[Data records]
= = = =

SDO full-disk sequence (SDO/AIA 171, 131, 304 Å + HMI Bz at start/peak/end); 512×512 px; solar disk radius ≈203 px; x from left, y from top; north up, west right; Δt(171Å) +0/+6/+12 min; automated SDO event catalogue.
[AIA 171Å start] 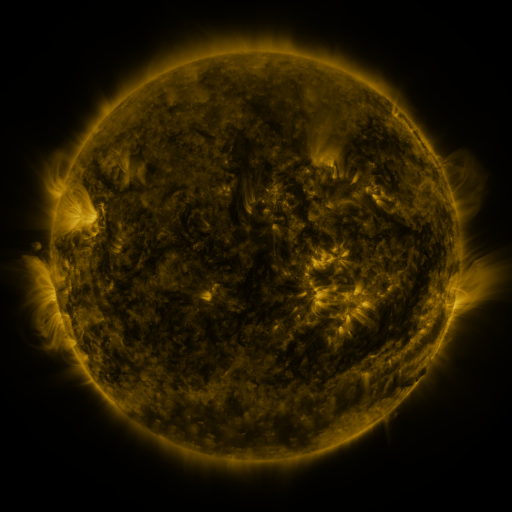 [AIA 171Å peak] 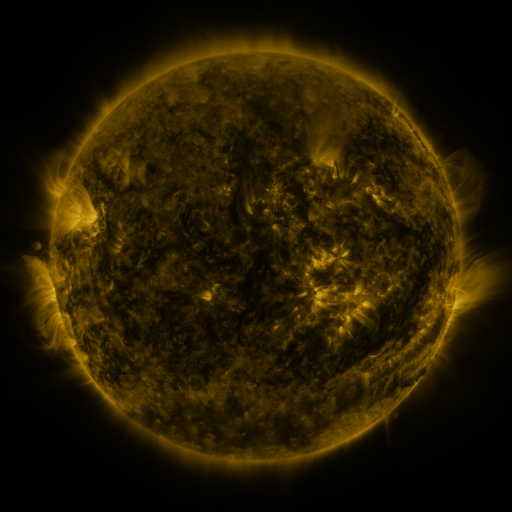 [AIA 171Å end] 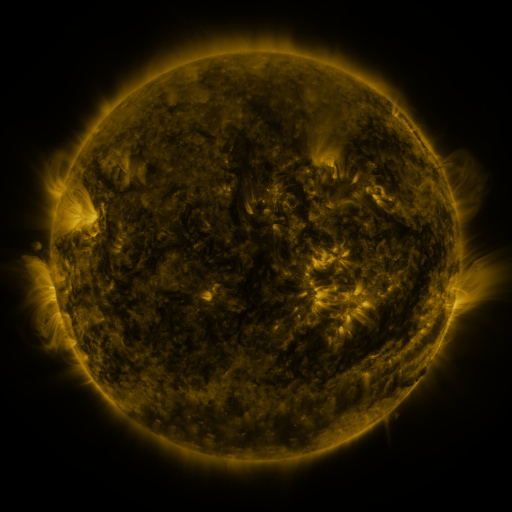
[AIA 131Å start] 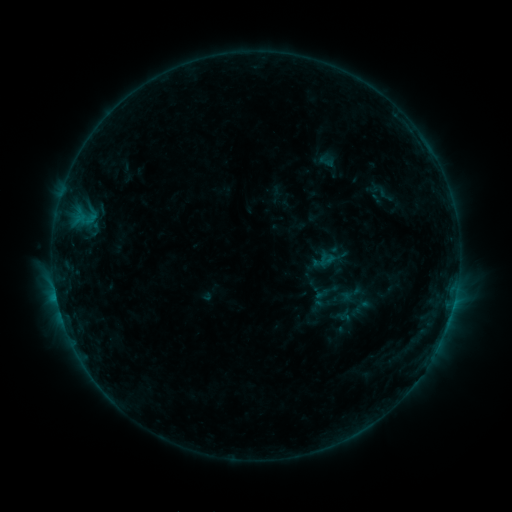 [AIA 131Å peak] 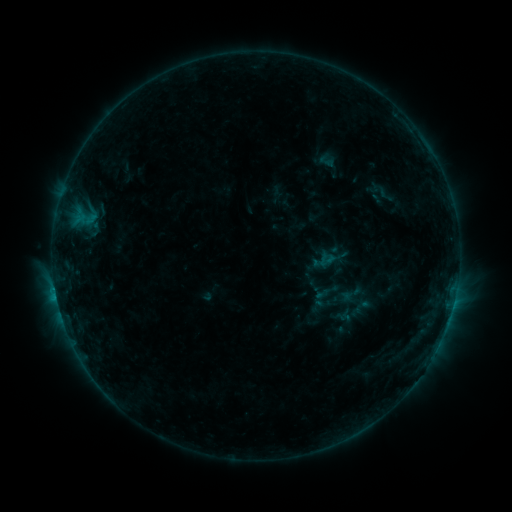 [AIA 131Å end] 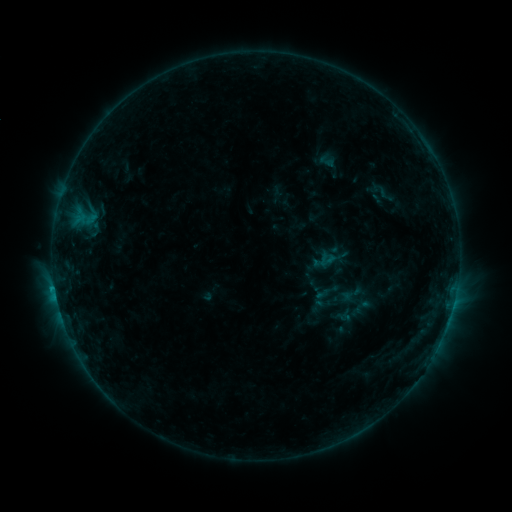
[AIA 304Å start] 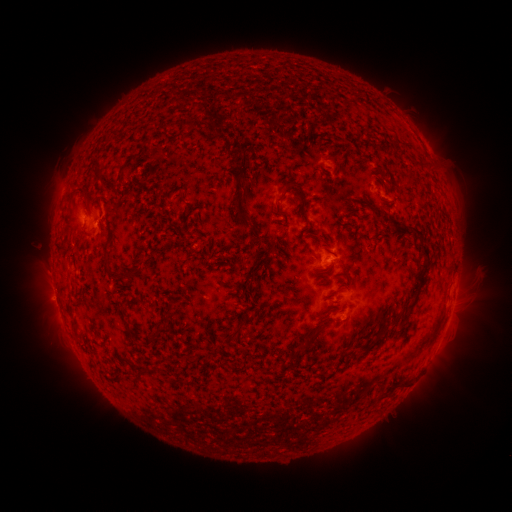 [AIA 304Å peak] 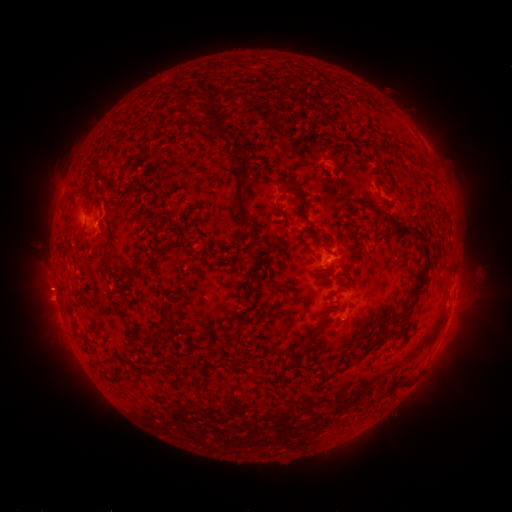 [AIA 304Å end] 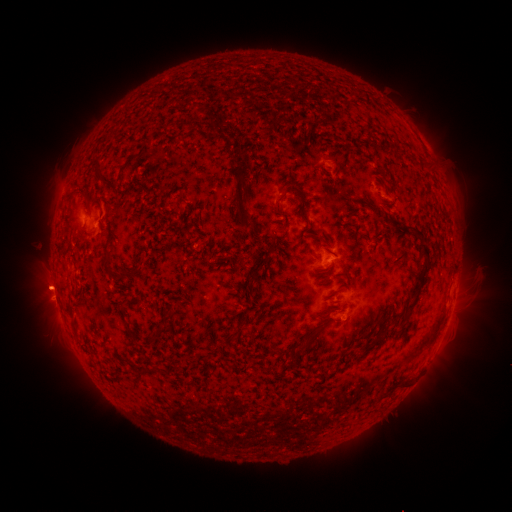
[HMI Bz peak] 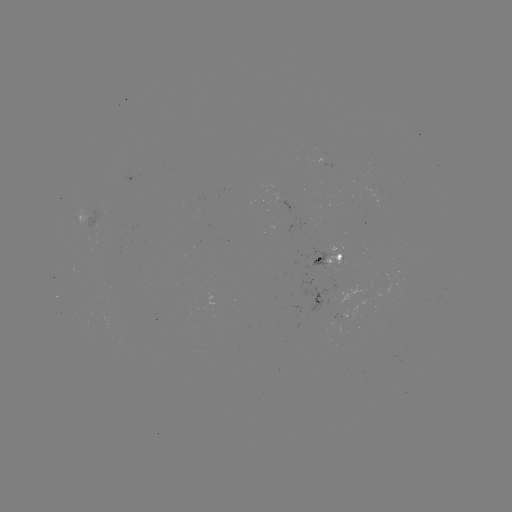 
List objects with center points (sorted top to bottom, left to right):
eruption: (48, 287)
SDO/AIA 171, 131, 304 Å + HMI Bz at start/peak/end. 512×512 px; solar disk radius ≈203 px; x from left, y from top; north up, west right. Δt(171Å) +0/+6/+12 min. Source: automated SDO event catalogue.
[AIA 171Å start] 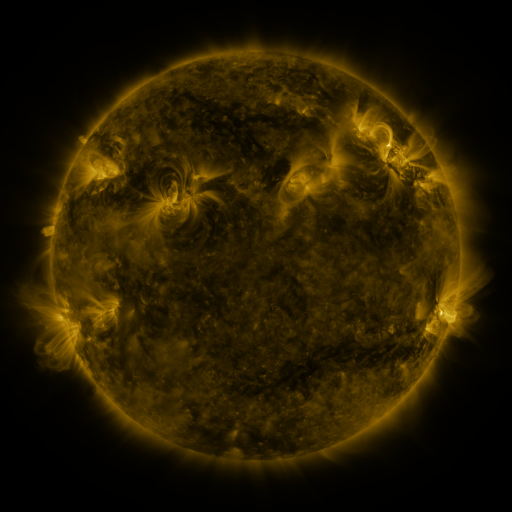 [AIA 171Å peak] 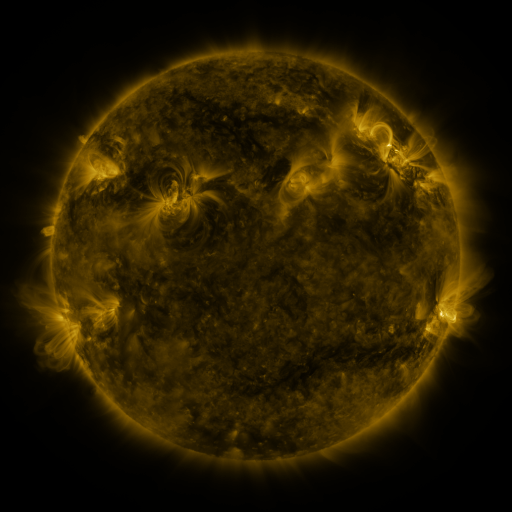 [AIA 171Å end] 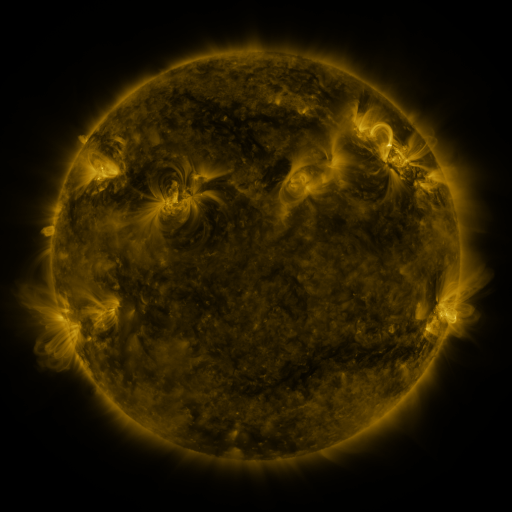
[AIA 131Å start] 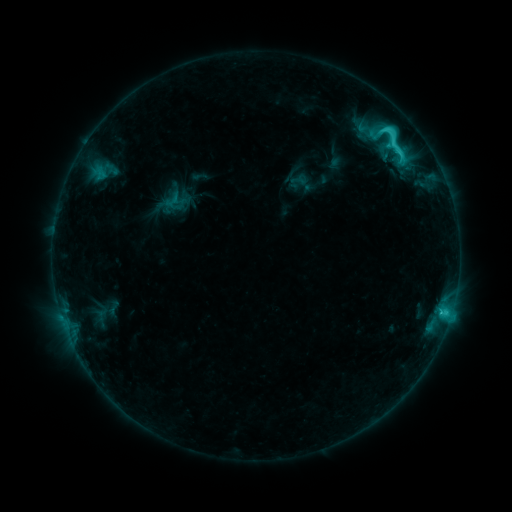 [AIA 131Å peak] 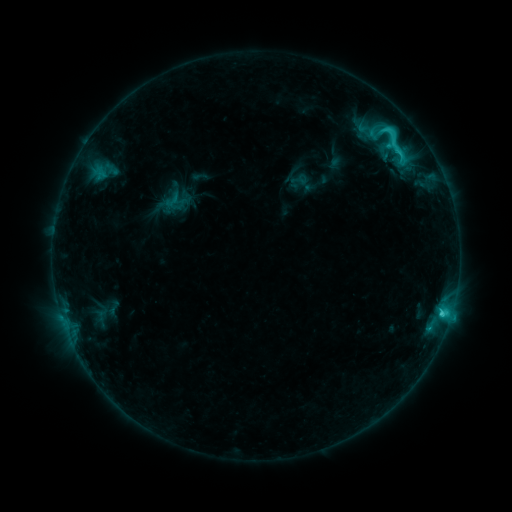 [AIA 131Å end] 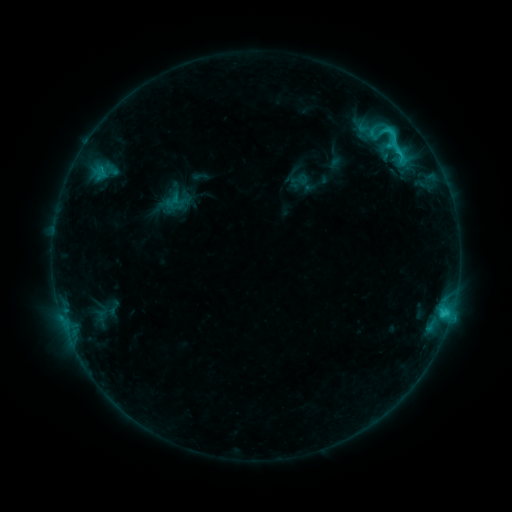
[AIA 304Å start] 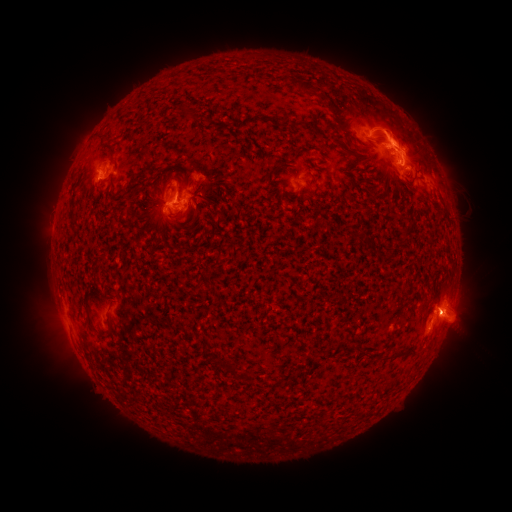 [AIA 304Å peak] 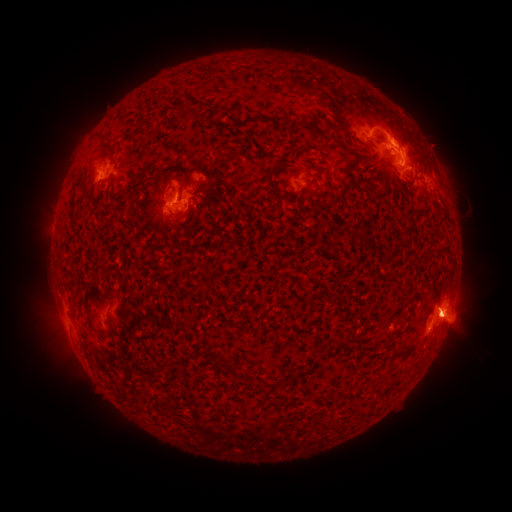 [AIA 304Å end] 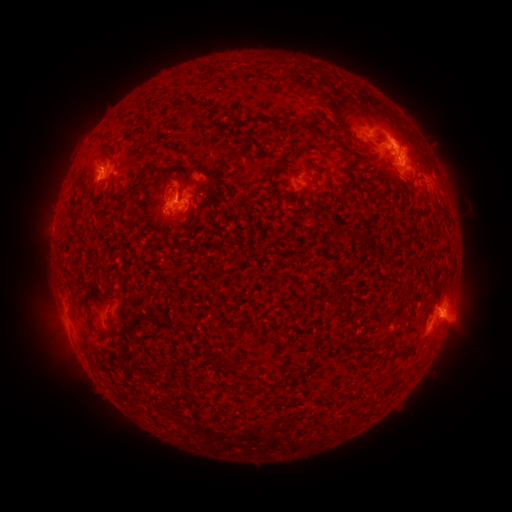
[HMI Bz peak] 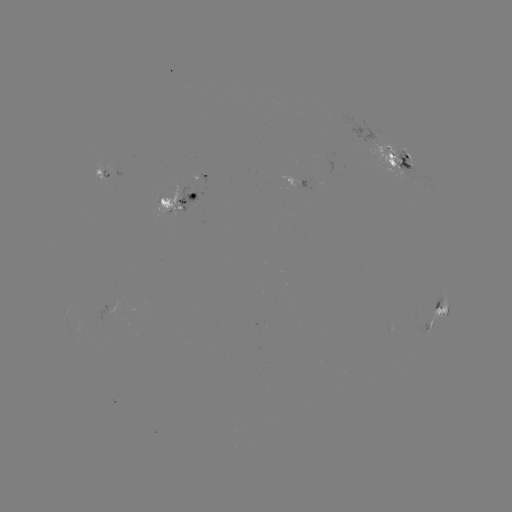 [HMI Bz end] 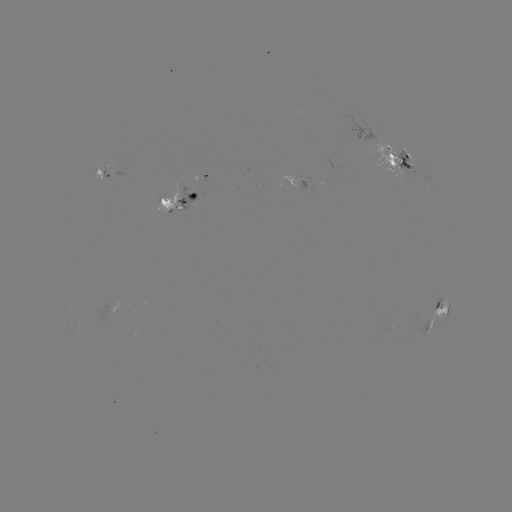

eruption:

= = = =

Select each line of the rows above that includes the word "from". Treat uppercase and lowercase as different.

TASK RESPONSE:
SDO full-disk sequence (SDO/AIA 171, 131, 304 Å + HMI Bz at start/peak/end); 512×512 px; solar disk radius ≈203 px; x from left, y from top; north up, west right; Δt(171Å) +0/+6/+12 min; automated SDO event catalogue.
SDO/AIA 171, 131, 304 Å + HMI Bz at start/peak/end. 512×512 px; solar disk radius ≈203 px; x from left, y from top; north up, west right. Δt(171Å) +0/+6/+12 min. Source: automated SDO event catalogue.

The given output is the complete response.